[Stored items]
-- Opening Marker --
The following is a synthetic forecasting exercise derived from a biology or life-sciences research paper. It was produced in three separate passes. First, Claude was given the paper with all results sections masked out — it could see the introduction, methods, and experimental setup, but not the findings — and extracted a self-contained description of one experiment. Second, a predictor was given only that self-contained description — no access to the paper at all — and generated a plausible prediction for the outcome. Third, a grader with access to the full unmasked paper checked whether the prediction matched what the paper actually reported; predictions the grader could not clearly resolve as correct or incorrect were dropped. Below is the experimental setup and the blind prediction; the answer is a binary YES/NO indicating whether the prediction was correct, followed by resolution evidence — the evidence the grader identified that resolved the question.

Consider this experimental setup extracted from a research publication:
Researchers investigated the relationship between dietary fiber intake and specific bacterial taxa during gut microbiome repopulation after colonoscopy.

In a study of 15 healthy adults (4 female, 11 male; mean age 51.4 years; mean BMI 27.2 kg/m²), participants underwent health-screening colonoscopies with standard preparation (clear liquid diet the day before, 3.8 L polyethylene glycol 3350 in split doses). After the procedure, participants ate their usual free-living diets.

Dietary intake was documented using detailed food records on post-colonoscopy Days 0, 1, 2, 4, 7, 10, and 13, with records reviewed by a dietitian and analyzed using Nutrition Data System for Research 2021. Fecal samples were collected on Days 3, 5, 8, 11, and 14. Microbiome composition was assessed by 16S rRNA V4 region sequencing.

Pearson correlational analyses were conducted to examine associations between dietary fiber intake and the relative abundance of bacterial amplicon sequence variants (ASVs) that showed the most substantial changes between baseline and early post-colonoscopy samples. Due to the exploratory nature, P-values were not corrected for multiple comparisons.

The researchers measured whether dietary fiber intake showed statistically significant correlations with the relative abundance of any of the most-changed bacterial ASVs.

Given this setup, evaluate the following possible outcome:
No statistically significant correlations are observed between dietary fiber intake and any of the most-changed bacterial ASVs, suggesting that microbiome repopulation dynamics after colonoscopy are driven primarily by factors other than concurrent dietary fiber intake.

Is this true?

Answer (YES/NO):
-- Closing Marker --
» TASK OBJECTIVE
In the entries above, count each line containing the word "extracted" and reply with only the count.

» RESPONSE
2